Our group conducted work in changing the structure of the phytase, form A, by systematically changing one component (at the gene level) at a time in the structure of the gene and resultant enzyme derived from that modified gene. In this fashion, we could measure how the enzyme reacted to different changes and what effect it had on its function. By doing this, we were able to change the effectiveness of the enzyme at different temperatures.
Increasing thermostability of phytase. Animal feed is sometimes heated briefly during processing. In order to retain the high level of activity, a heat tolerant phytase is desirable. Earlier studies have focused on finding a phytase with thermostability and attempting to incorporate several desirable features to make it commercially viable. We successfully took a different approach to this problem by starting with a widely marketed phytase and increased its thermostability. This technique provides the animal feed producers with an improved phytase that has an already proven track record.
Adapting phytase for higher activity in a gastric environment. By altering the optimum pH of fungal phytase to match the pH of the stomach of an animal, more of the phytin phosphorus is made available to the animal. This promotes faster animal growth and reduces phosphorus levels in the manure. We have successfully engineered our phytase to perform more effectively in the digestive tract of animals. This makes more of the phytin phosphate available to the animal and also lowers the amount lost in manure. A low phosphorus level in manure is important because it protects our environment and helps conserve the world’s phosphorus reserves. Application of this technology to a second phytase demonstrates it has the potential for a wide application.

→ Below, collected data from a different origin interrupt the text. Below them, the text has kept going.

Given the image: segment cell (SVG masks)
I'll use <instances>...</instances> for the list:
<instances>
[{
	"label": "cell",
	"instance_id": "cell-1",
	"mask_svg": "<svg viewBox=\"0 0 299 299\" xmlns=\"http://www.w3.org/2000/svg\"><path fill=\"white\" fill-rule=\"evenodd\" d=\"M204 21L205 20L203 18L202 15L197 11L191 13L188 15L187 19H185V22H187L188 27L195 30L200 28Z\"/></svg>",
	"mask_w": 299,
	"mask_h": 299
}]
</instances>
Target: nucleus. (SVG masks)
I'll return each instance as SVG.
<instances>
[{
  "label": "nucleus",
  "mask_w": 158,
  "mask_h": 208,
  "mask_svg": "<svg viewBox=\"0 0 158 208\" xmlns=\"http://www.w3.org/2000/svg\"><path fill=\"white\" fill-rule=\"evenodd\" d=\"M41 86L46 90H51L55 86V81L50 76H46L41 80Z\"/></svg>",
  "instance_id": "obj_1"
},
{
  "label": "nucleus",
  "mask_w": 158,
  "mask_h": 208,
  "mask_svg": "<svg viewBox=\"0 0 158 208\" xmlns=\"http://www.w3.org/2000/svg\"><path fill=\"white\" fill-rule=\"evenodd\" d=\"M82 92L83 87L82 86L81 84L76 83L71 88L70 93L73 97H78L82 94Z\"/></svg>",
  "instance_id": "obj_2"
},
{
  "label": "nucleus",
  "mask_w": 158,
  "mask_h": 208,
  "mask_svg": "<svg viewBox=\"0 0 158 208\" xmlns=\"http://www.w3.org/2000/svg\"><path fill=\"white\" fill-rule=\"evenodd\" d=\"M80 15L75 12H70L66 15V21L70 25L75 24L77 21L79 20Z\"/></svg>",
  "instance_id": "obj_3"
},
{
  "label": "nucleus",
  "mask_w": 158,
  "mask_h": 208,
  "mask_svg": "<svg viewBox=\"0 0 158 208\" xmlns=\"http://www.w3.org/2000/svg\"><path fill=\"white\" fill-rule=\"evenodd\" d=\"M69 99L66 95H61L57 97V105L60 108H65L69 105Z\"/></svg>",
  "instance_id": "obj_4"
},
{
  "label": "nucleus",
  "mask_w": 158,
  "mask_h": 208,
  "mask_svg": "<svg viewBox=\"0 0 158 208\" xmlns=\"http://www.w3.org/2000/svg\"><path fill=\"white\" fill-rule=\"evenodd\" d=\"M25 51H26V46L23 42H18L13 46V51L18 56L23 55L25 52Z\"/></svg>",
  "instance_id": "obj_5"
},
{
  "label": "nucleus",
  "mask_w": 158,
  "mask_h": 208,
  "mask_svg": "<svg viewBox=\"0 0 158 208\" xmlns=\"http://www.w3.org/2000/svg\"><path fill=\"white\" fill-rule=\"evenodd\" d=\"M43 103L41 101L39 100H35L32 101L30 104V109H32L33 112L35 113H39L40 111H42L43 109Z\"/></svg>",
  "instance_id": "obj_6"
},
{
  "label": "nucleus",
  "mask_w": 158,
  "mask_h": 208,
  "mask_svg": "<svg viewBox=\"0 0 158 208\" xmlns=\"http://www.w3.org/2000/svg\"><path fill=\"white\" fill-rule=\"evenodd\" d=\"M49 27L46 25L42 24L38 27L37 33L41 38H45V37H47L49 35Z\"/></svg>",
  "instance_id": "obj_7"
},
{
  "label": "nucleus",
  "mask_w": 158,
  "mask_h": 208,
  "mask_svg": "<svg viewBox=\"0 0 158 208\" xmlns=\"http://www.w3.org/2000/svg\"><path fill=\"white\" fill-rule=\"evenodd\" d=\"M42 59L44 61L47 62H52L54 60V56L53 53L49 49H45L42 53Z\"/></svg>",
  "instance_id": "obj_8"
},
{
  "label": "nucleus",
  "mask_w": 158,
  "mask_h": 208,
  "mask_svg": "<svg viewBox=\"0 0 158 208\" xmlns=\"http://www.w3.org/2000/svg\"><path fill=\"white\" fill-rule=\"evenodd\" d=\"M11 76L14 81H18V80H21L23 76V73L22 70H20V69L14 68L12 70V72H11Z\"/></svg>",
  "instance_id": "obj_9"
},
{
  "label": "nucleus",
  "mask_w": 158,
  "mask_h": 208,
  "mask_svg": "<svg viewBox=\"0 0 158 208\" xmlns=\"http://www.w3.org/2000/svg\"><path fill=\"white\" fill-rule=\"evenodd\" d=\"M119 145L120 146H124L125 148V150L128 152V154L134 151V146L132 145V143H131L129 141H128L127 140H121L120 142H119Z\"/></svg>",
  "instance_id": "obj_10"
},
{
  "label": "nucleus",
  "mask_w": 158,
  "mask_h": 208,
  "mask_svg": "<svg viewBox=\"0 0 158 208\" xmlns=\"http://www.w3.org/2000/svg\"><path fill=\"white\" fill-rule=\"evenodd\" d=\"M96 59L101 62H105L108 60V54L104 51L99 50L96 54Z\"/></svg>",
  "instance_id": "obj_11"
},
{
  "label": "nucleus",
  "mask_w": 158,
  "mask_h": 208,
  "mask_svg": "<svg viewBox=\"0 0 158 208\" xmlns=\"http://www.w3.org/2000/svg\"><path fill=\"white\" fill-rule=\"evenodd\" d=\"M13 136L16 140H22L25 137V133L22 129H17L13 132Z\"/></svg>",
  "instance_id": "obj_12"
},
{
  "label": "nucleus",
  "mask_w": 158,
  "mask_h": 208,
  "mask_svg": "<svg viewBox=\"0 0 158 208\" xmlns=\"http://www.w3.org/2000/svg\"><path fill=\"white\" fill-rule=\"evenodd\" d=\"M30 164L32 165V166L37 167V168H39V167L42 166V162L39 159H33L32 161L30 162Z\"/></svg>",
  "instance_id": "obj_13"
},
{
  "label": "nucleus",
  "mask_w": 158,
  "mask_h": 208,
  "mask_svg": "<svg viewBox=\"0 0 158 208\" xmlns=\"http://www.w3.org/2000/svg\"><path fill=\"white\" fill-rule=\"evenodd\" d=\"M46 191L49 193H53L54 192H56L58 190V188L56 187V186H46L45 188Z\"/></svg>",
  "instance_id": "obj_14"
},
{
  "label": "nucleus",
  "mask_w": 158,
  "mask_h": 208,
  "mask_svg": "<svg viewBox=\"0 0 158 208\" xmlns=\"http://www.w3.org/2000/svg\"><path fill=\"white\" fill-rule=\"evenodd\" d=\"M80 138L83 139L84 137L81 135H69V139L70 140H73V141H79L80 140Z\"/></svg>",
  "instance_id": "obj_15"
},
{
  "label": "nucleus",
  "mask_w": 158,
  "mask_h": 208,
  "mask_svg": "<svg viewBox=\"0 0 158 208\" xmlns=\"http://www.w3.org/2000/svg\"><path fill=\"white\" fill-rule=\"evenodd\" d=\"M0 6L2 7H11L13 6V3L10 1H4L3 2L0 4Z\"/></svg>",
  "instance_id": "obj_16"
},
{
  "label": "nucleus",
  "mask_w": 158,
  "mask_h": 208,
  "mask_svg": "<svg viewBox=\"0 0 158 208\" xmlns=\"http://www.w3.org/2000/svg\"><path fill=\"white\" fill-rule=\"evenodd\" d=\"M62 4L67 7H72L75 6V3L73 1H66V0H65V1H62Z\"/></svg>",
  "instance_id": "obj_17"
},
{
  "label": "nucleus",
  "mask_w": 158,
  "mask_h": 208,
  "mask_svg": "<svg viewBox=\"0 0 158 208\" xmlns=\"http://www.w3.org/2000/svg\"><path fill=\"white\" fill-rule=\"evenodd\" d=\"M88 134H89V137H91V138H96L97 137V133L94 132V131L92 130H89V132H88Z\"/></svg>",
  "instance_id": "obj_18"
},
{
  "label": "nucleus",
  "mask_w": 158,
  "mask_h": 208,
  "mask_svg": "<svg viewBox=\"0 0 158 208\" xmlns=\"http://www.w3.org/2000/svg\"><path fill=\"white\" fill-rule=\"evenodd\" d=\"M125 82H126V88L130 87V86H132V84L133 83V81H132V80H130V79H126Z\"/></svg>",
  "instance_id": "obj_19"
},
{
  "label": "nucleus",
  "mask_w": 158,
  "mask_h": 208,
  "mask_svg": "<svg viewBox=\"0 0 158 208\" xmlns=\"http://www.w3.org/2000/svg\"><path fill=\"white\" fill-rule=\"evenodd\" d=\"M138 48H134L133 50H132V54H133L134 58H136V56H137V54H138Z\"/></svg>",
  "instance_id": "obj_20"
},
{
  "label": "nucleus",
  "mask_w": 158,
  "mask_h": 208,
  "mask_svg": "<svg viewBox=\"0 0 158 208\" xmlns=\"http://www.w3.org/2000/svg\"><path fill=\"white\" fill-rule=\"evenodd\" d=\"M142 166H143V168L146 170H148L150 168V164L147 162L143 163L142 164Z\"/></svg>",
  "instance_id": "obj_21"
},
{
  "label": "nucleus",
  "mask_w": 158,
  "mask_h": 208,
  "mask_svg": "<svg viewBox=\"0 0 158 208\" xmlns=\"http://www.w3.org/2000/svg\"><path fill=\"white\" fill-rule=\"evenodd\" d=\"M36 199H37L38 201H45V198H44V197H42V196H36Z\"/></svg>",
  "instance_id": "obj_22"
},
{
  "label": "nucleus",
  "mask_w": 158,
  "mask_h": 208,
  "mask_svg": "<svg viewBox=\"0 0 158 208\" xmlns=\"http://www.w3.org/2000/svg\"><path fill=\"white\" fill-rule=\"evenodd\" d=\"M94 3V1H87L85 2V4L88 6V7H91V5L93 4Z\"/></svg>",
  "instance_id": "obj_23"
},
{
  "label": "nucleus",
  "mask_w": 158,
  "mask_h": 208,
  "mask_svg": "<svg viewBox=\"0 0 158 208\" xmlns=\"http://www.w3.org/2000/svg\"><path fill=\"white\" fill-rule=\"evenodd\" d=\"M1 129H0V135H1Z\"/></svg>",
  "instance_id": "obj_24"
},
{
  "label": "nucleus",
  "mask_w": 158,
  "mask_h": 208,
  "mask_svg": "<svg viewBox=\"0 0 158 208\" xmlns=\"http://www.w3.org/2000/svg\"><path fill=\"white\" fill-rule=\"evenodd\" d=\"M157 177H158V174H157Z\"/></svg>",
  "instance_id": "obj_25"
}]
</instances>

Weaver, J.D., Ullah, A.H., Sethumadhavan, K., Mullaney, E.J., Lei, X.G. 2009. Comparisons of activity assay methods and kinetics of Aspergillus niger PhyA and Escherichia coli AppA2 phytases. Journal of Agriculture and Food Chemistry. 57:5315-5320.
Ullah, A.H., Sethumadhavan, K., Mullaney, E.J. 2008. Kinetic characterization of o-phospho-L-tyrosine phosphohydrolase activity of two fungal phytases. Journal of Agriculture and Food Chemistry. 56(16):7467-7471.
Ullah, A.H., Sethumadhavan, K., Mullaney, E.J. 2008. Unfolding and Refolding of Aspergillus Niger PhyB Phytase: Role of Disulfide Bridges. Journal of Agriculture and Food Chemistry. 56(17):8179-8183.